After an on-site inspection, mapping of generation and T&D assets and data collection, it was determined that PV and BESS were the most suitable technologies to hybridize diesel generation. The optimization process focused on sizing the renewable energy component to minimize tariffs and maintain grid stability. The methodology involved three main steps: (i) conducting HOMER simulations to create contour plots, showing the evolution of key parameters for various PV and BESS sizes; (ii) iterating optimal ranges within a Financial Model to refine results; and (iii) evaluating the stability of the upgraded system using DigSilent Powerfactory simulations.
To achieve high renewable penetration, it was observed that large capacities of PV and BESS are necessary due to the high baseload derived from the daily load profile analysis, which includes an evening peak and high nighttime load. The barriers identified are: i) Higher technology costs compared to other regions due to PNG's early-stage off-grid renewable energy markets, as well as high civil works expenses, hindering the project's viability; ii) Limited land availability in PNG affecting the optimal sizing of PV and BESS; and iii) Relatively low fuel costs at certain sites. As a result, a hybrid system targeting a 30-40% solar fraction is proposed. A BESS for power applications is added to provide ancillary services and reduce the need for generator spinning reserve.

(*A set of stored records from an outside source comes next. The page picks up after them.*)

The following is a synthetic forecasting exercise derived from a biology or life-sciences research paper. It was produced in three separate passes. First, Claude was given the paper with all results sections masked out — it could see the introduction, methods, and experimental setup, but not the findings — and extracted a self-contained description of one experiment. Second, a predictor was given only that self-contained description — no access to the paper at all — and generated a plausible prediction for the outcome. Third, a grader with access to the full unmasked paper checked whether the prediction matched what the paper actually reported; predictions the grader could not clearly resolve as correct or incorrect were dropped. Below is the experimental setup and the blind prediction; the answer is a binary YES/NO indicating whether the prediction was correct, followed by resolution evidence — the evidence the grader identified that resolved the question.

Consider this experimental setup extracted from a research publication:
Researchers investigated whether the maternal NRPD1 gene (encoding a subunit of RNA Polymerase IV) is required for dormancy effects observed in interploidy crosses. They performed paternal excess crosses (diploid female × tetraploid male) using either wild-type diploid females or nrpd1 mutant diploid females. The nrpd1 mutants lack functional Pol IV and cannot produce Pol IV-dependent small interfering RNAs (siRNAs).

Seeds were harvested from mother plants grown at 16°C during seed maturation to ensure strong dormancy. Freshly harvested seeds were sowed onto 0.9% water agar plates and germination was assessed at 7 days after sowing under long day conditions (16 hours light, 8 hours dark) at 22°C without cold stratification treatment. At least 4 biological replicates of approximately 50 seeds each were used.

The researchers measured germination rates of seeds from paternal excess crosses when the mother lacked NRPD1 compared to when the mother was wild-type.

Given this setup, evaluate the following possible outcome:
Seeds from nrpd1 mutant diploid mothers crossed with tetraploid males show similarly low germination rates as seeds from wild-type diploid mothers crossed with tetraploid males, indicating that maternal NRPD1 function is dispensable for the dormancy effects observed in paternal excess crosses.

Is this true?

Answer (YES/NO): NO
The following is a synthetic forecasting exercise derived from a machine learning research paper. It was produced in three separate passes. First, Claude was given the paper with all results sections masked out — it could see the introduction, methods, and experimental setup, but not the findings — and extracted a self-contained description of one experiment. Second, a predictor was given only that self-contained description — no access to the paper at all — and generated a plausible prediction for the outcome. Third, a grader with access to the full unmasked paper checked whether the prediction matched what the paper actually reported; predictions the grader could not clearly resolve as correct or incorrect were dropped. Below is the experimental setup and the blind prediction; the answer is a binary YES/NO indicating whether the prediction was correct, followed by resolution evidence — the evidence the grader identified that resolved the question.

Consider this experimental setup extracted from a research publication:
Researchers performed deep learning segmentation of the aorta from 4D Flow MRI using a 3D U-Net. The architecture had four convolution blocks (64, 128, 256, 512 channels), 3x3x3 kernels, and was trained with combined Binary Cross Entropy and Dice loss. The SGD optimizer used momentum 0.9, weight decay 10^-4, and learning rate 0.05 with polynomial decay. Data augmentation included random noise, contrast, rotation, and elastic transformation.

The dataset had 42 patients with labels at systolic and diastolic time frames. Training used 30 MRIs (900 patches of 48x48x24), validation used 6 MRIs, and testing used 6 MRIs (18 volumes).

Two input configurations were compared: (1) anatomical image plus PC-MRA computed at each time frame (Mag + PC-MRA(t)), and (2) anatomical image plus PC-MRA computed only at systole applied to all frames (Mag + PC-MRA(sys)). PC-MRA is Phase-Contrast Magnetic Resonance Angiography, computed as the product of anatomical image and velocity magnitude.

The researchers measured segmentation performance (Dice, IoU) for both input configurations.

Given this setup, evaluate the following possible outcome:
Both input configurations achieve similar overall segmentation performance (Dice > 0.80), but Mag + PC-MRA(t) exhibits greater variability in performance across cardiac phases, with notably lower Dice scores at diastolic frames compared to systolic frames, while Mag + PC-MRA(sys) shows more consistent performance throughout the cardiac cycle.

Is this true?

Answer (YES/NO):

After conducting a sensitivity analysis in the financial models, it is evident that grant funding plays a decisive role. Without grants contributing, under current assumptions, systems reliant solely on fossil fuels achieve the lowest tariffs. However, when grants comprise 50% of total funding, solutions involving solar PV and BESS offer competitive or even cheaper tariffs than diesel-only generation. Assuming 70% grant funding, hybrid systems with PV and BESS become significantly more financially appealing than diesel alone. Hybridizing the generation not only reduces financial risk but also enhances tariff stability while decreasing dependence on fossil fuels. This brings about predictable costs for renewable energy, unaffected by oil price fluctuations.